Si c’est bon pour les investissements en scolarité, ne devrait-on pas l’appliquer aussi pour les investissements sous d’autres formes?…

@ Miguel Laristo # 31

« De plus une grande quantité de diplomés ne servent à rien. Oui on a besoin d’enseignants, d’ingénieurs et de scientifiques; mais a-t-on besoin d’autant de sociologues, politicologues, anthropologues etc ? »

C’est vrai sa!

Même les ingénieurs. Pas besoin de gnégnégneurs pour souder de et bolter des bout de fer ensemble pour faire un pont. Bombardier y était pas ingénieur lui.

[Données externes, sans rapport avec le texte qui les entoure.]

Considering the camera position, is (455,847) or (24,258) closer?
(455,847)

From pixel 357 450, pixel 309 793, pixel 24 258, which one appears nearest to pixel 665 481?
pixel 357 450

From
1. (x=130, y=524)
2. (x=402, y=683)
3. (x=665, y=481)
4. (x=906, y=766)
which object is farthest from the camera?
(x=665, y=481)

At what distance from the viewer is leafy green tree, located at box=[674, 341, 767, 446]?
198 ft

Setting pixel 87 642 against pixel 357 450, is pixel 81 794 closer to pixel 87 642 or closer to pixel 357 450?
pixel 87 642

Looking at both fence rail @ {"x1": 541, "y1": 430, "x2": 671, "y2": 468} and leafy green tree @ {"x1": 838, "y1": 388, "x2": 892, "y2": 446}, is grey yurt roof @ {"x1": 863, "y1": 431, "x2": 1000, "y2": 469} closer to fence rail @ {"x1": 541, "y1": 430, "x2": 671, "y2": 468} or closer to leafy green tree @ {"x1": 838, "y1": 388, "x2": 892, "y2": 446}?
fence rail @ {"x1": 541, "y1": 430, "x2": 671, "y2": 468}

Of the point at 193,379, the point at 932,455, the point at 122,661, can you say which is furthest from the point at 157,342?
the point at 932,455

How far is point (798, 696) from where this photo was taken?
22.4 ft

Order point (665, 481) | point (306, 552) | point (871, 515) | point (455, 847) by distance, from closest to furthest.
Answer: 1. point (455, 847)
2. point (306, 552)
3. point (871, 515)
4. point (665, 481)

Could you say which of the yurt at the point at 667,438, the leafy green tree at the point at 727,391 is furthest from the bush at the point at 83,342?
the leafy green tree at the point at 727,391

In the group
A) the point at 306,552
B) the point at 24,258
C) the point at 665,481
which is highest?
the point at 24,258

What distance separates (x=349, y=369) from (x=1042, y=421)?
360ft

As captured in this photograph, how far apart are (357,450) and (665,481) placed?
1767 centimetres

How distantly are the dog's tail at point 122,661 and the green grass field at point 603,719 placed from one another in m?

Même chose pour les scientifiques qui passent leur temps à regarder promener des souris à prix de fou.

Pis ensuite les enfants on a assez eu de payer pour les mettre au monde et les nourrir, ben s’il veulent étudier, qui payent pour, nous on a assez payé. De plus ils vont faire plus attention à ce qu’ils font.

« De plus il n’y a rien comme une job à temps partiel pour apprendre sur la réalité de la vie et développer son jugement et sa capacité d’évaluer les évènements. »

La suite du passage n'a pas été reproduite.